**WHAT YOU SHOULD DO**
Write out every line below that includes the word "United".

(Saved data entries)
------------
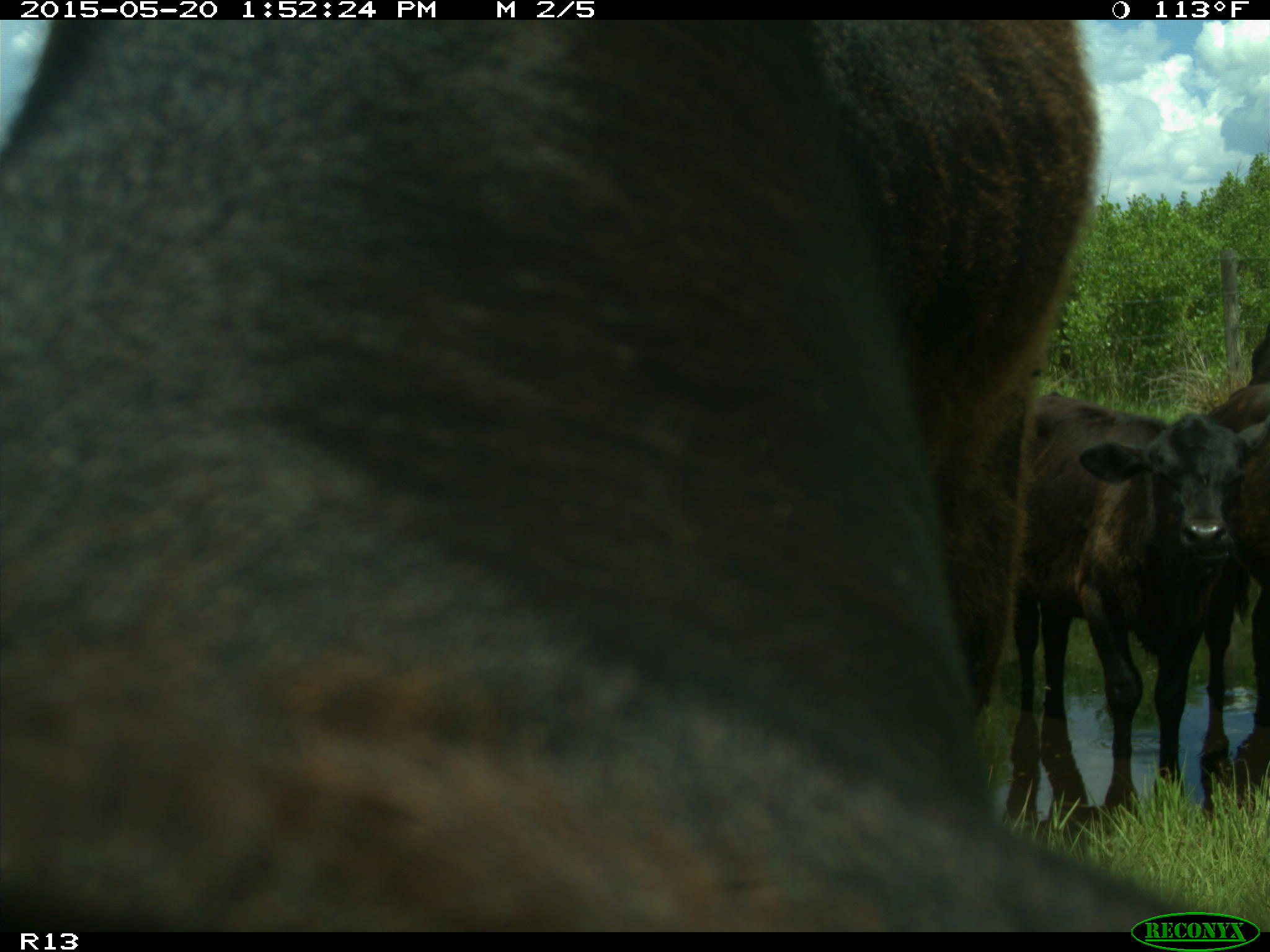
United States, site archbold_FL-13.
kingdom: Animalia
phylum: Chordata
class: Mammalia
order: Artiodactyla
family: Bovidae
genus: Bos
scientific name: Bos taurus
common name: domestic cow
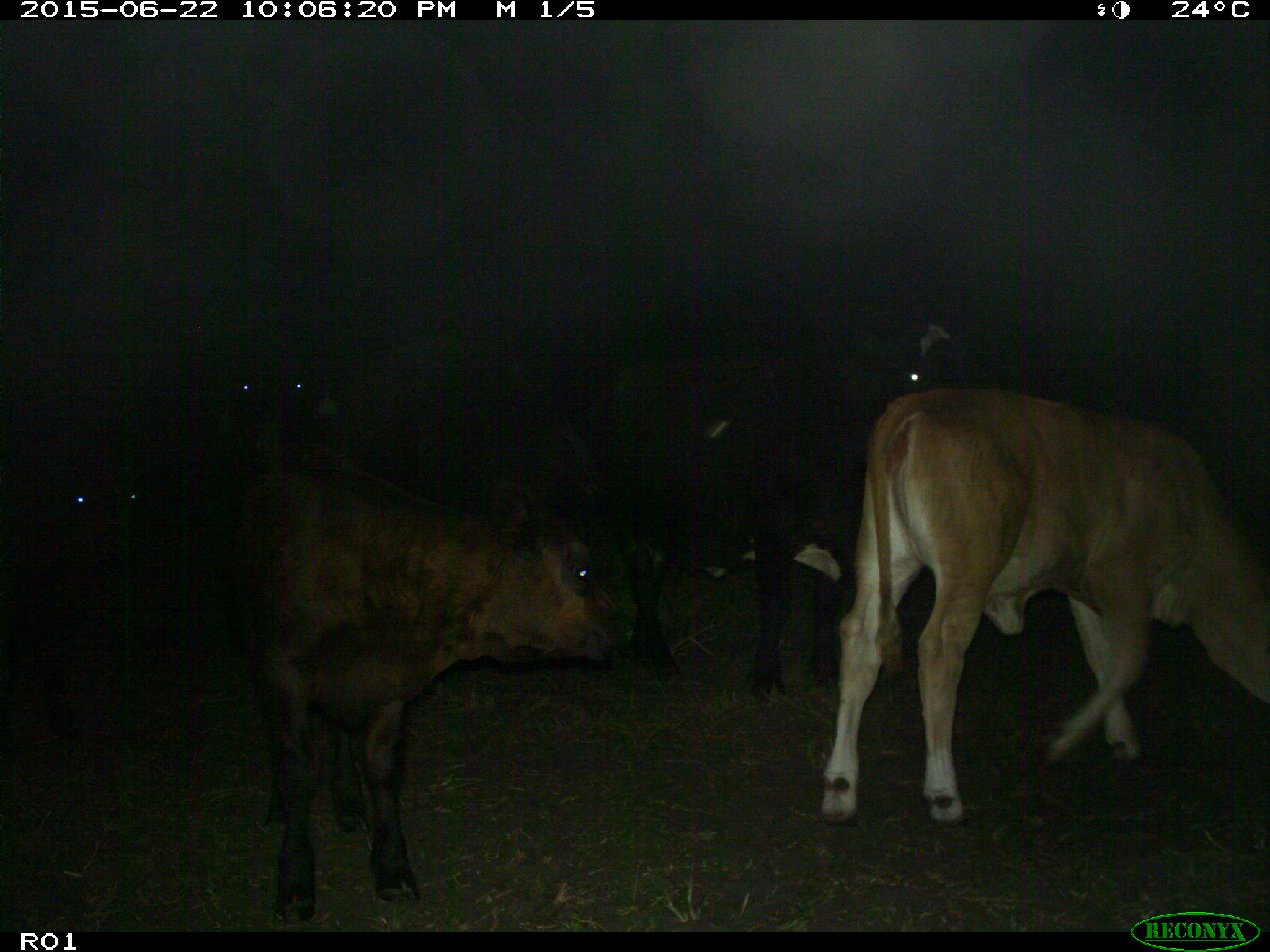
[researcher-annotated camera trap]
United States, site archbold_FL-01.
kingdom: Animalia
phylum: Chordata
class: Mammalia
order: Artiodactyla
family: Bovidae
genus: Bos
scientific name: Bos taurus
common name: domestic cow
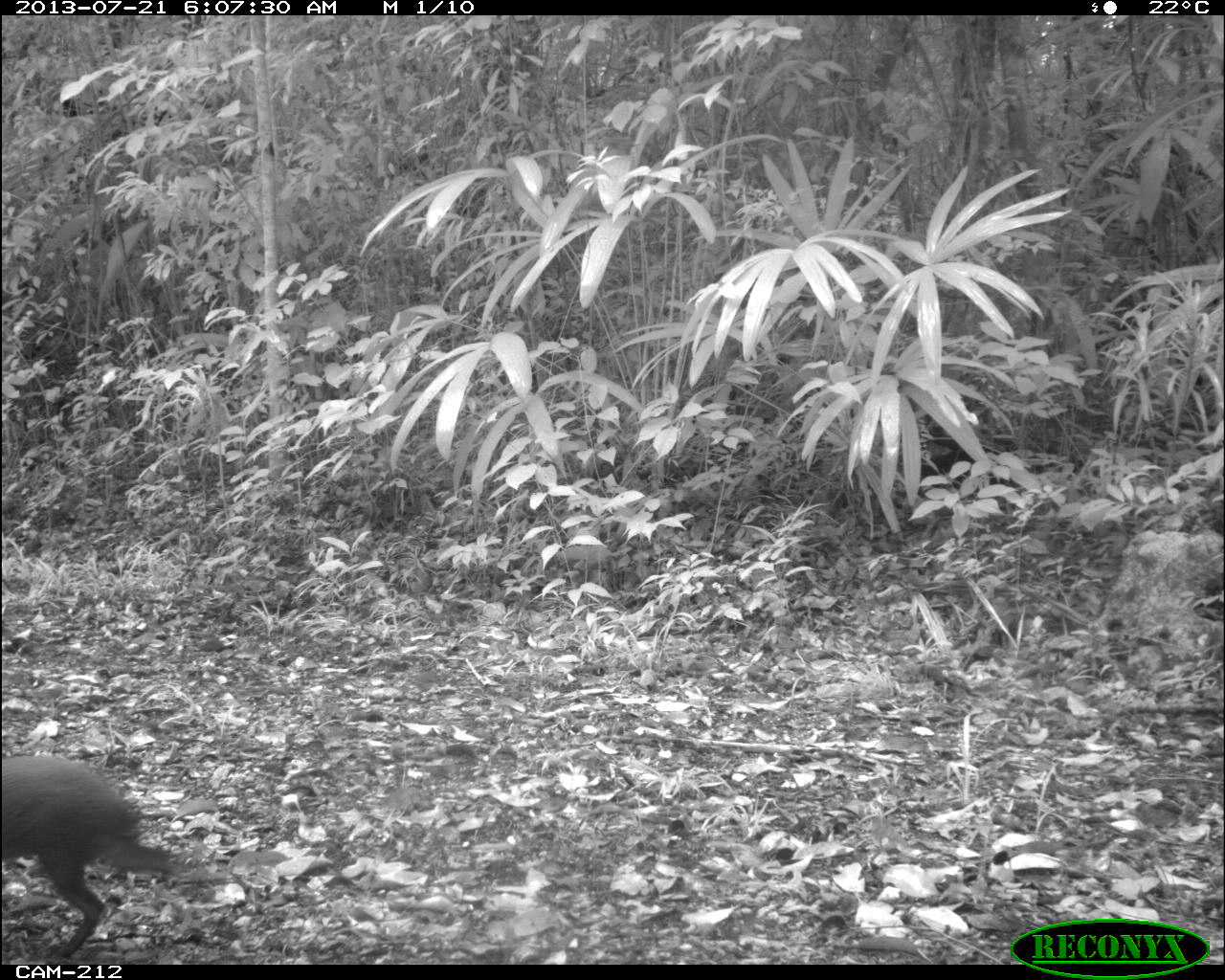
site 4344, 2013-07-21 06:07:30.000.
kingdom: Animalia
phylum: Chordata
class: Mammalia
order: Rodentia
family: Dasyproctidae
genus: Dasyprocta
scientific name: Dasyprocta punctata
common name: central american agouti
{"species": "Dasyprocta punctata (central american agouti)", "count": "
------------
**SOLUTION TO THE EXERCISE**
United States, site archbold_FL-13.
United States, site archbold_FL-01.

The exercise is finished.